Talking to each other across the divide
Well, we’re in it now, folks. The political season is in full swing, and like a giant pendulum, our views, hopes, wishes and fears reach widely back and forth from one perspective to another.
One Saturday not too long ago, I joined about 30 other residents for an all-day workshop on a sensitive topic: Can we stretch out and talk to one another (like we used to do) across the political divide? If so, how do we begin, and is it worth doing in today’s hyperpolarized environment?
The answer was absolutely yes on all three counts.
Two volunteers with Better Angels, a bipartisan citizens’ movement dedicated to “unifying our divided nation,” offered the interactive skill-building workshop. Plumas Sierra Political Coalition sponsored the training and the Quincy Library meeting room was packed with everyday people, neighbors and friends who came with an earnest desire to reduce conflict and open channels of communication.
People admitted it, they felt some trepidation. Conversations on national issues today can easily flare up into anguished conflicts with no resolution in sight. One lady said everyone has made up their minds, and we have less and less time to communicate (meaningfully) with each other because of the speed of social media. She said the divisiveness has also hit our schools, and she’s concerned if we don’t raise awareness, do something, it’s only going to get worse.
Another said she wants and needs to get along with people at work where all kinds of perspectives are present, many of them just below the surface in communications.
I said a major problem is that we are all sensitized because so many issues have become deeply personal, so touchy and sensitive. It’s not that one view is right or wrong; it’s that our filter bubbles and confirmation bias have ballooned. I said everyone in this country is on their last nerve!
Some folks chuckled with agreement and nervous relief.
So where do we go from here?
The Better Angels facilitators, Donna Burgess and George Hoffecker, said humans have a basic need for reciprocity and to connect. The skills they would share that day were intended for situations where you want to have a connection with the other person; perhaps it’s someone you need to have a more positive relationship with. In that case, they outlined a way forward.
Choose your opportunities: With some people, it’s better to get along at the family event and not try to open a dialogue if you’re sure it will head south and quickly. But you can make a considered effort in other cases by understanding what typically goes wrong in these types of conversations.
For instance, some types of questions and conversation openers can (obviously, or maybe not) lead to conflict. “Don’t challenge me” is also a message people put out when they want you to know they believe what they believe, so don’t bother them.
“No one likes to be told they’re wrong,” said one attendee.
Ask real, honest questions: Don’t come at folks with loaded, “gotcha” questions. Offer questions that show you are genuinely curious and want to understand their point of view. Let go of any “I just want to change you!” frustrations.
Build your listening skills: Listen actively, which means stop mentally formulating what you are going to say in reply before the other person has even finished what they are trying to say (we all do it). Work on paraphrasing back what you understand so the other person feels heard. Don’t critique what the other person says. Keep listening for a “Yes, that’s what I’m saying” message within the conversation.

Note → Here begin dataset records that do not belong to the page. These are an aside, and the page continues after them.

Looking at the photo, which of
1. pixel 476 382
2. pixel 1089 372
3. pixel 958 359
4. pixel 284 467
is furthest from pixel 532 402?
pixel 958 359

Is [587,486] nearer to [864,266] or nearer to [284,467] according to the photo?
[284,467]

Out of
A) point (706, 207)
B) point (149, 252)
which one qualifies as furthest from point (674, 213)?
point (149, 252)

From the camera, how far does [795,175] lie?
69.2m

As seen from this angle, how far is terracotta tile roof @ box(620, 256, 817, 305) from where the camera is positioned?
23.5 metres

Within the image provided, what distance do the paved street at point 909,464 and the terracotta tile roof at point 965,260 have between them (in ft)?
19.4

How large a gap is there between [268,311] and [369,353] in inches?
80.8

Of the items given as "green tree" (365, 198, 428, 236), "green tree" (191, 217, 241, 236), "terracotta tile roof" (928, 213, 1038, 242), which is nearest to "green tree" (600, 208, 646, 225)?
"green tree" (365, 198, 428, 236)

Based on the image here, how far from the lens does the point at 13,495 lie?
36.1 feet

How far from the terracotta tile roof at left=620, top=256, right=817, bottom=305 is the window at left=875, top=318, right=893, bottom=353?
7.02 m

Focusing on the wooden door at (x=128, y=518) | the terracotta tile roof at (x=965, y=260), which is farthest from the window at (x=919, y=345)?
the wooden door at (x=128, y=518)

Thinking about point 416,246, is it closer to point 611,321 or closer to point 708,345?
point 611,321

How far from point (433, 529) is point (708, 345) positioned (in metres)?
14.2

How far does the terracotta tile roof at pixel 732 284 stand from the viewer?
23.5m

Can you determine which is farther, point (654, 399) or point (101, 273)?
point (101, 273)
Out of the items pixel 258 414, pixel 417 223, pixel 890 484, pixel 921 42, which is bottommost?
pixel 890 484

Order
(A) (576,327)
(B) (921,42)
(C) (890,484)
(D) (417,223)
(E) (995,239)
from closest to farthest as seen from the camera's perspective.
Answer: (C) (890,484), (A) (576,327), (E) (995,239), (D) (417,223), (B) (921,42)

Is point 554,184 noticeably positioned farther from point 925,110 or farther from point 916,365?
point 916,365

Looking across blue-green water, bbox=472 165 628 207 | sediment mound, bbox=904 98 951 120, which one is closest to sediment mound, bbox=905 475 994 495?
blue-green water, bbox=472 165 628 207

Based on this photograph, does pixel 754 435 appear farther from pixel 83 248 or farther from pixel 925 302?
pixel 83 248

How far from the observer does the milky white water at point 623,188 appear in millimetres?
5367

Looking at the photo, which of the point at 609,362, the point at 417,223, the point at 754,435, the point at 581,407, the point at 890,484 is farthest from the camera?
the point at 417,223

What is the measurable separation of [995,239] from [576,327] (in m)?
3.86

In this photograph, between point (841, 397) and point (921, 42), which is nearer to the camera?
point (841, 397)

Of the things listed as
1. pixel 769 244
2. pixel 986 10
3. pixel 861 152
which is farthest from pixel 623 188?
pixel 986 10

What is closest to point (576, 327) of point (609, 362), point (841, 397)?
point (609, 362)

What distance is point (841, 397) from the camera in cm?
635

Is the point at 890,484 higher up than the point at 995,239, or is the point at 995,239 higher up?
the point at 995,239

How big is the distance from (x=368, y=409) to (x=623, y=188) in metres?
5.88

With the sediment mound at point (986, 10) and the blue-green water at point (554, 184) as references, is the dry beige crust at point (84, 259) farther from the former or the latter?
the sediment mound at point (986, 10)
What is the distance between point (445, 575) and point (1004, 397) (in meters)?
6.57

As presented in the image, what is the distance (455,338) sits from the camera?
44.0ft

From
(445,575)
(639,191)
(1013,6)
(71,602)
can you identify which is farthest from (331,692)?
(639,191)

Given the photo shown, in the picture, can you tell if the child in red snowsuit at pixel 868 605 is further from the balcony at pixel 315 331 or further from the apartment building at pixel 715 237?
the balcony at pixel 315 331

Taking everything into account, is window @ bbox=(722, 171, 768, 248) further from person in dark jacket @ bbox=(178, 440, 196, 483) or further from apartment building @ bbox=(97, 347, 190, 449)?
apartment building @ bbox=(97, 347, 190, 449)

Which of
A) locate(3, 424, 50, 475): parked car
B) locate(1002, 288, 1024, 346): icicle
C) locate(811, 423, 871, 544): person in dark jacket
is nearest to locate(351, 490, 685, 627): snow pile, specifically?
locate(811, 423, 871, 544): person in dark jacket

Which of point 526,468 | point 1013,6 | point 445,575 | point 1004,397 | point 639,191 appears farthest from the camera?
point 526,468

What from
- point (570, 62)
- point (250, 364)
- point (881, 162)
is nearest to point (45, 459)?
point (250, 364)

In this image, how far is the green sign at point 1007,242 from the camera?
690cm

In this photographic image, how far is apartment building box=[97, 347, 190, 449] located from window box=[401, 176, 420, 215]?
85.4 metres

A special caution: Don’t try to practice these kinds of dialog skills on the phone or online. Better Angels said those are already artificial settings. Remember, your intention is to connect and initially some buttons may be pushed (on either side). So think about it as you practice communicating: Do you intend to connect or do you intend to be “right?” Have these conversations in person.
Focus on respect: Everyone wants respect for his or her fundamental beliefs; look for common ground. Don’t react to “baiting” kinds of questions or comments. Let ideas arise; help fear to subside. Abandon assumptions that a shared set of facts are agreed upon. Let go of expectations that you can change someone’s core beliefs. Be patient. Over time, respect, openness and curiosity will elicit the same in return.
Look for commonality: If you’re totally in disagreement on an issue, it helps to acknowledge what the other person is saying, take a pause, then respectfully state your perspective and hopefully leave it at that. Remain polite; don’t just power on through with your points of view. People tend to just walk away, but we always have a choice. Mainly, keep looking for underlying commonality, areas that resonate with you and maybe even solutions you both can agree upon.
Final thoughts: The workshop exercises covered a lot more ground, and the role-playing activities were especially enlightening. The day went by quickly. By the end of it, everyone was working to let go of stereotypes in our thinking and practicing not reacting to provocative statements or outbursts. The facilitators congratulated the group for working on these challenging skills and said, “Above all, keep your sense of humor!”
Better Angels was founded in 2016 upon the inspiration of President Abraham Lincoln. In his first inaugural address in 1861, with the nation on the brink of civil war, he appealed to the “better angels of our nature.” The organization works to heal our polarized discourse and offers training for groups nationwide. (better-angels.org).